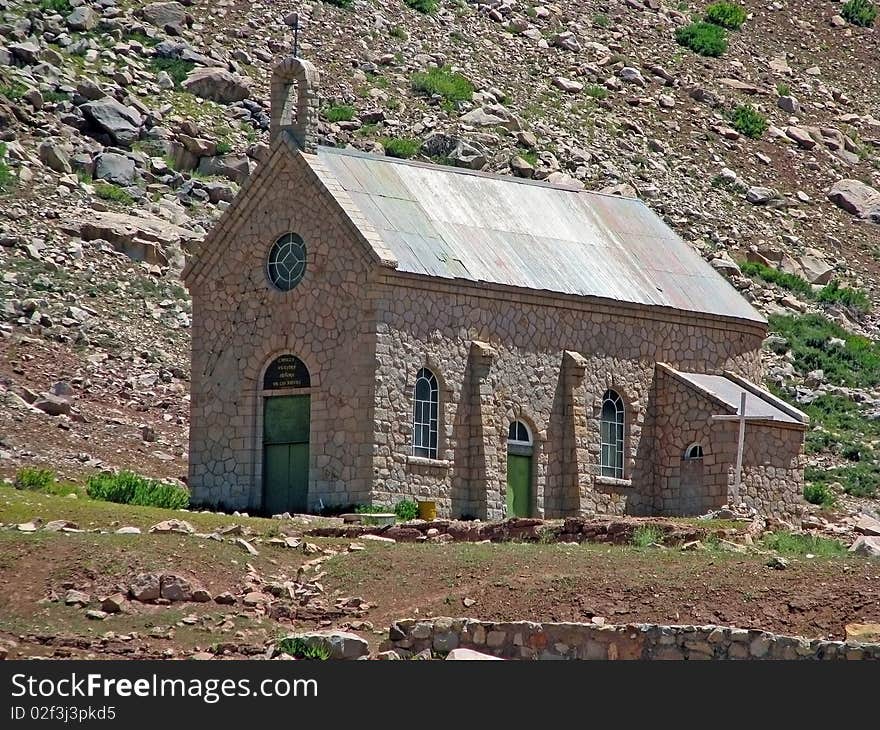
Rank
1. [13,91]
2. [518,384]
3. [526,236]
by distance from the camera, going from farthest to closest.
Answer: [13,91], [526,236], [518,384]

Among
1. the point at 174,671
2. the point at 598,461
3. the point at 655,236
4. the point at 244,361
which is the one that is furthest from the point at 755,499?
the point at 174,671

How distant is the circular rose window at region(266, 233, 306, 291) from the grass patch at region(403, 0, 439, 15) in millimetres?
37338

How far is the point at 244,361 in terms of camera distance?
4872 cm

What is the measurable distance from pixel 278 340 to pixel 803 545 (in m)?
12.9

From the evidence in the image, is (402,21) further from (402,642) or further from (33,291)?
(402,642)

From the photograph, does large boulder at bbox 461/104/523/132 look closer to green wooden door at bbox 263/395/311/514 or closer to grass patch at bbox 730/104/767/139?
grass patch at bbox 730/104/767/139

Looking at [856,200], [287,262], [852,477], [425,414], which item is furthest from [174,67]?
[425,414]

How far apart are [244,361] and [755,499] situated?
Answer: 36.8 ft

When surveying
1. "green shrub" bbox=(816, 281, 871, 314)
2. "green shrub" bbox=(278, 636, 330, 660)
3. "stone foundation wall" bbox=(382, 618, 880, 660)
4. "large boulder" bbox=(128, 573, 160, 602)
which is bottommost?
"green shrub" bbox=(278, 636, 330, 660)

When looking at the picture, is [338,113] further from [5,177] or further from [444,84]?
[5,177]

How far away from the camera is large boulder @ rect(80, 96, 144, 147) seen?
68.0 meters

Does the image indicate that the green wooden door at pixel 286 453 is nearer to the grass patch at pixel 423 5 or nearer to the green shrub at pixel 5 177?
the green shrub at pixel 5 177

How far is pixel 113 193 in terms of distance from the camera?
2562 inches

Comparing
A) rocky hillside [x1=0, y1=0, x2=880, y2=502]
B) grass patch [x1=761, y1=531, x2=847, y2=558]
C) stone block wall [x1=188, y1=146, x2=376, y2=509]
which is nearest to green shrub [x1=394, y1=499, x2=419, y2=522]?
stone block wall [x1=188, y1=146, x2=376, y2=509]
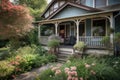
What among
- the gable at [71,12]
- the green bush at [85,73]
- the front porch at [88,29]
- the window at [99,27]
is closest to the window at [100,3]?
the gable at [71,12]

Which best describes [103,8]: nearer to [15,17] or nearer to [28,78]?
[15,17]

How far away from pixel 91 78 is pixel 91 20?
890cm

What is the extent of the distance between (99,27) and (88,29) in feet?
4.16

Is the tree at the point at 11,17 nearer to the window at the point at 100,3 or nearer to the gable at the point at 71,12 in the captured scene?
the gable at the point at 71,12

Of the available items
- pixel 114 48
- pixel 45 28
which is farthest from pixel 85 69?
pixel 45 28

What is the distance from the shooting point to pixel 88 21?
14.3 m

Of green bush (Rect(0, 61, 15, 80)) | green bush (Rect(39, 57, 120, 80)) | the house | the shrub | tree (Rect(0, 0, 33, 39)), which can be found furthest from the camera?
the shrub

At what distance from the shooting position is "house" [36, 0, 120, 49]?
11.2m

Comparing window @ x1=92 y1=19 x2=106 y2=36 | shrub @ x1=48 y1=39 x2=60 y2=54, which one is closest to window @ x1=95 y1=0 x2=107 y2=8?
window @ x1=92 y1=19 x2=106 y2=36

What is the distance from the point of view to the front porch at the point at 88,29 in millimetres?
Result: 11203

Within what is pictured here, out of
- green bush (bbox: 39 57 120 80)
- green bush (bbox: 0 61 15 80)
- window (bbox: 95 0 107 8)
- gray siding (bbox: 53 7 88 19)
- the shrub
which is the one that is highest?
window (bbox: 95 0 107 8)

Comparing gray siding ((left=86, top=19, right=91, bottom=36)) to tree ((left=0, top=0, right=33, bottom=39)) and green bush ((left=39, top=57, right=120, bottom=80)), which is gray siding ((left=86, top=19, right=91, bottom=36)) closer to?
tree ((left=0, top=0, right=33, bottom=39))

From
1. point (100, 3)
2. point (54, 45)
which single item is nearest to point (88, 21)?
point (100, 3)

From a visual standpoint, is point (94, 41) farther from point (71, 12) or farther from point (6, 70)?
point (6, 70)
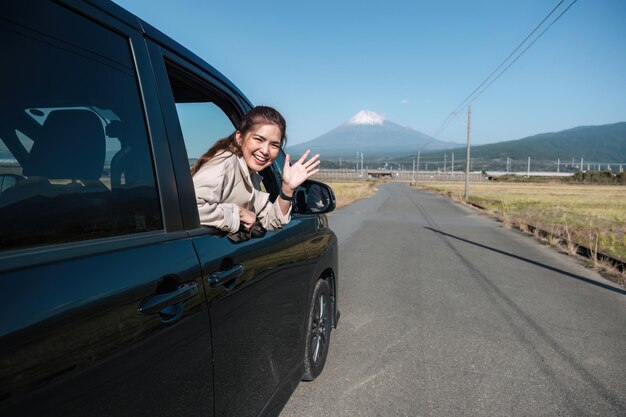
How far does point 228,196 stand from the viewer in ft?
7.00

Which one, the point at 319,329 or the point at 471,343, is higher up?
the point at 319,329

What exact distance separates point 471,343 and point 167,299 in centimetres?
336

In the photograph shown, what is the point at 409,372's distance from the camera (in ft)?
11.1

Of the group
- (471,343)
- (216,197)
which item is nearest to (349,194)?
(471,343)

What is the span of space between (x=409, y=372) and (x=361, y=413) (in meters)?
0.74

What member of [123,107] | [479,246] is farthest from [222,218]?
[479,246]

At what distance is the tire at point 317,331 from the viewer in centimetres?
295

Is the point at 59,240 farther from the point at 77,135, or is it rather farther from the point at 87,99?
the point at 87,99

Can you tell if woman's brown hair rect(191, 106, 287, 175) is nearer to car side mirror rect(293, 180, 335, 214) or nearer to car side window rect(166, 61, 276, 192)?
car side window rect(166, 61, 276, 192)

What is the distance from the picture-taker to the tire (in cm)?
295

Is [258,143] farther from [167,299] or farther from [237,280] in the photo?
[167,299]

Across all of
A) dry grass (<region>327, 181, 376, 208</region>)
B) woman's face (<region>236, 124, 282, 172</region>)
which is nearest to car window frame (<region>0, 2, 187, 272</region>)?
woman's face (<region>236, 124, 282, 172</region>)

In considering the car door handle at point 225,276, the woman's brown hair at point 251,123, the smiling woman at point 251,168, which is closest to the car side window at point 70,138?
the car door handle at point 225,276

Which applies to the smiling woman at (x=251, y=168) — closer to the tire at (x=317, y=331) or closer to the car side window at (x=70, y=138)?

**THE REQUEST:** Please reproduce the data above word for word, beginning at the start of the data and going on through the line containing "68.0 meters", that line included. Leave the pictures out of your copy.

**COMPLETED EXERCISE:**
Rank
1. [13,91]
2. [518,384]
3. [526,236]
by distance from the camera, going from farthest to closest.
Answer: [13,91], [526,236], [518,384]

Among
1. the point at 174,671
2. the point at 598,461
3. the point at 655,236
4. the point at 244,361
which is the one that is furthest from the point at 755,499?
the point at 174,671

How distant is the circular rose window at region(266, 233, 306, 291) from the grass patch at region(403, 0, 439, 15) in millimetres?
37338

How far is the point at 244,361 in terms of camera distance?
4872 cm

What is the measurable distance from pixel 278 340 to pixel 803 545 (in m)?
12.9

From the evidence in the image, is (402,21) further from (402,642) or further from (33,291)?
(402,642)

From the photograph, does large boulder at bbox 461/104/523/132 look closer to green wooden door at bbox 263/395/311/514 or closer to grass patch at bbox 730/104/767/139?
grass patch at bbox 730/104/767/139

Looking at [856,200], [287,262], [852,477], [425,414], which item is furthest from [174,67]?
[425,414]

How far apart are [244,361] and [755,499] situated?
Answer: 36.8 ft

When surveying
1. "green shrub" bbox=(816, 281, 871, 314)
2. "green shrub" bbox=(278, 636, 330, 660)
3. "stone foundation wall" bbox=(382, 618, 880, 660)
4. "large boulder" bbox=(128, 573, 160, 602)
which is bottommost?
"green shrub" bbox=(278, 636, 330, 660)

When looking at the picture, is [338,113] further from [5,177] or further from [444,84]?
[5,177]

How far away from the camera is large boulder @ rect(80, 96, 144, 147) seen?
68.0 meters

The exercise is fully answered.